▶ Your instructions: Please quote, word for word, the records from their start through the line that contains "Which is larger, the value for SI", including that line.

▶ Task material:
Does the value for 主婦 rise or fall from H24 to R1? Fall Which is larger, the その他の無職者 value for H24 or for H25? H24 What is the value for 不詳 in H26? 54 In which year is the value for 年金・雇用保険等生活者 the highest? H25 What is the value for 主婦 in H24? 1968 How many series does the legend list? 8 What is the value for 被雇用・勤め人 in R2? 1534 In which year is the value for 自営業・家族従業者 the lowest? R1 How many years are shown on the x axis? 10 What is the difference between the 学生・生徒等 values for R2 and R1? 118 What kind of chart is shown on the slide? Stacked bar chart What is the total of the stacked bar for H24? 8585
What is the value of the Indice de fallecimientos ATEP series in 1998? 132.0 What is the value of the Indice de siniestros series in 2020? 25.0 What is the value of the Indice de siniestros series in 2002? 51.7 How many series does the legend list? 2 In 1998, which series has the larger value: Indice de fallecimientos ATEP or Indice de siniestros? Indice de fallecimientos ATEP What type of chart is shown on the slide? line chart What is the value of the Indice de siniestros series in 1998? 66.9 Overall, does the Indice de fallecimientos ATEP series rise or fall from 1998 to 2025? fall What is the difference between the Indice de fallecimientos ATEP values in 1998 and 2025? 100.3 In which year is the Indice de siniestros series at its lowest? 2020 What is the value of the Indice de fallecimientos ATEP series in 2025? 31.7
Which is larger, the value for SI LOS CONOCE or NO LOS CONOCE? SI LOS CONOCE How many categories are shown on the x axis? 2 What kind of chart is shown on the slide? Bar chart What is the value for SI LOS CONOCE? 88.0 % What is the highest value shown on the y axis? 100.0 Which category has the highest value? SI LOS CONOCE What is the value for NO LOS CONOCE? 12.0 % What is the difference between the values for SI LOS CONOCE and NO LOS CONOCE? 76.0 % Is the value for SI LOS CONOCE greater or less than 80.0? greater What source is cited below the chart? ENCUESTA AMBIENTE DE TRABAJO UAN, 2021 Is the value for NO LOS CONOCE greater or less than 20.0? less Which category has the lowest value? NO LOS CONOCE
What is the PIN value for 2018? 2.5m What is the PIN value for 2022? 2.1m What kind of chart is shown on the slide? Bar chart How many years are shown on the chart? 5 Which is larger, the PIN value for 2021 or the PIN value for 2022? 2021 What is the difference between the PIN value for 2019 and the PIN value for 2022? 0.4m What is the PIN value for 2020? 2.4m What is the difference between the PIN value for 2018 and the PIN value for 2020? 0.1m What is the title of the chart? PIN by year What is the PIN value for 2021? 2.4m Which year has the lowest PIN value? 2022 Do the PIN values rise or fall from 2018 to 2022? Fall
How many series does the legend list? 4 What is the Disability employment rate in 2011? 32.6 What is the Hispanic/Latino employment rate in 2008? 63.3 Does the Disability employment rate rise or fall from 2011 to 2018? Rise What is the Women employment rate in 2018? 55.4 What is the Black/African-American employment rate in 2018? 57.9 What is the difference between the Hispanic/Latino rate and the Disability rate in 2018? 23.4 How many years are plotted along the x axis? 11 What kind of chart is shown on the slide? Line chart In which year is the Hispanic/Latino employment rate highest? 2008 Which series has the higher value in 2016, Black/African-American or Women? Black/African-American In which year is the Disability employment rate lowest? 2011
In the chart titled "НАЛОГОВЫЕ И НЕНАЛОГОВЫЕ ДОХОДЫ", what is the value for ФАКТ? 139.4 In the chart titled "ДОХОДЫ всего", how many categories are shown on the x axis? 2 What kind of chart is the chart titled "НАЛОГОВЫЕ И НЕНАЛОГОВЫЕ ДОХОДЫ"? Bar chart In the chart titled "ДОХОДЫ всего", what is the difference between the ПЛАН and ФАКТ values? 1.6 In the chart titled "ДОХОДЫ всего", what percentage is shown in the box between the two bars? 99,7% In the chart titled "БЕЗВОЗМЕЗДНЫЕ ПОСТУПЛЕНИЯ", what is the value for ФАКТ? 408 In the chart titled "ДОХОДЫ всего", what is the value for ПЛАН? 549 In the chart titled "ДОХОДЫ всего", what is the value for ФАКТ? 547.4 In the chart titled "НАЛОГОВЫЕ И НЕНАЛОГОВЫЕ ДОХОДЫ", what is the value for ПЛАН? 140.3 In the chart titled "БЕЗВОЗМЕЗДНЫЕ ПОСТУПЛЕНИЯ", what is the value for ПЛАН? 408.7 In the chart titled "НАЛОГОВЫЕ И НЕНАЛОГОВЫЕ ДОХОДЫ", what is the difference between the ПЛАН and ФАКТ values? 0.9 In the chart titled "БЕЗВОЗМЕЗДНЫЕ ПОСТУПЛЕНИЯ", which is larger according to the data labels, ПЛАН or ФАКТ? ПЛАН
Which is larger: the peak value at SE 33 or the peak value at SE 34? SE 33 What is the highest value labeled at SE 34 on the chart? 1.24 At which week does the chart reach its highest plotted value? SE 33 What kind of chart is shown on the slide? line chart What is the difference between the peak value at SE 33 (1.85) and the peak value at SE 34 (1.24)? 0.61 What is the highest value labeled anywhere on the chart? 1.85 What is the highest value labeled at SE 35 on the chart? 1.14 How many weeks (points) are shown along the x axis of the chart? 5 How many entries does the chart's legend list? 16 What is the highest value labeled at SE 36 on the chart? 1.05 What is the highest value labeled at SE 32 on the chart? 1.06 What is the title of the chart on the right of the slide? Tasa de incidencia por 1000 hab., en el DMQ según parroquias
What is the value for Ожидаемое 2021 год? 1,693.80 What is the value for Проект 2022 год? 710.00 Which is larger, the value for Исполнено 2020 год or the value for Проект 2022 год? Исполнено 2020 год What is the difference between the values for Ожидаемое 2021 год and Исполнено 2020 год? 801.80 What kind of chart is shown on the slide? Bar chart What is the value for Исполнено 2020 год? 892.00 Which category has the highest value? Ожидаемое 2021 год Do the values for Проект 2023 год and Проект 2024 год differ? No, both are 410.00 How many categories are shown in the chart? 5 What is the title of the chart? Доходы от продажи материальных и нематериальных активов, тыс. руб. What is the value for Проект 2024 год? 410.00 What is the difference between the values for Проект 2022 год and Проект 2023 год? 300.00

▶ Solution for this exercise:
Does the value for 主婦 rise or fall from H24 to R1? Fall Which is larger, the その他の無職者 value for H24 or for H25? H24 What is the value for 不詳 in H26? 54 In which year is the value for 年金・雇用保険等生活者 the highest? H25 What is the value for 主婦 in H24? 1968 How many series does the legend list? 8 What is the value for 被雇用・勤め人 in R2? 1534 In which year is the value for 自営業・家族従業者 the lowest? R1 How many years are shown on the x axis? 10 What is the difference between the 学生・生徒等 values for R2 and R1? 118 What kind of chart is shown on the slide? Stacked bar chart What is the total of the stacked bar for H24? 8585
What is the value of the Indice de fallecimientos ATEP series in 1998? 132.0 What is the value of the Indice de siniestros series in 2020? 25.0 What is the value of the Indice de siniestros series in 2002? 51.7 How many series does the legend list? 2 In 1998, which series has the larger value: Indice de fallecimientos ATEP or Indice de siniestros? Indice de fallecimientos ATEP What type of chart is shown on the slide? line chart What is the value of the Indice de siniestros series in 1998? 66.9 Overall, does the Indice de fallecimientos ATEP series rise or fall from 1998 to 2025? fall What is the difference between the Indice de fallecimientos ATEP values in 1998 and 2025? 100.3 In which year is the Indice de siniestros series at its lowest? 2020 What is the value of the Indice de fallecimientos ATEP series in 2025? 31.7
Which is larger, the value for SI LOS CONOCE or NO LOS CONOCE? SI LOS CONOCE How many categories are shown on the x axis? 2 What kind of chart is shown on the slide? Bar chart What is the value for SI LOS CONOCE? 88.0 % What is the highest value shown on the y axis? 100.0 Which category has the highest value? SI LOS CONOCE What is the value for NO LOS CONOCE? 12.0 % What is the difference between the values for SI LOS CONOCE and NO LOS CONOCE? 76.0 % Is the value for SI LOS CONOCE greater or less than 80.0? greater What source is cited below the chart? ENCUESTA AMBIENTE DE TRABAJO UAN, 2021 Is the value for NO LOS CONOCE greater or less than 20.0? less Which category has the lowest value? NO LOS CONOCE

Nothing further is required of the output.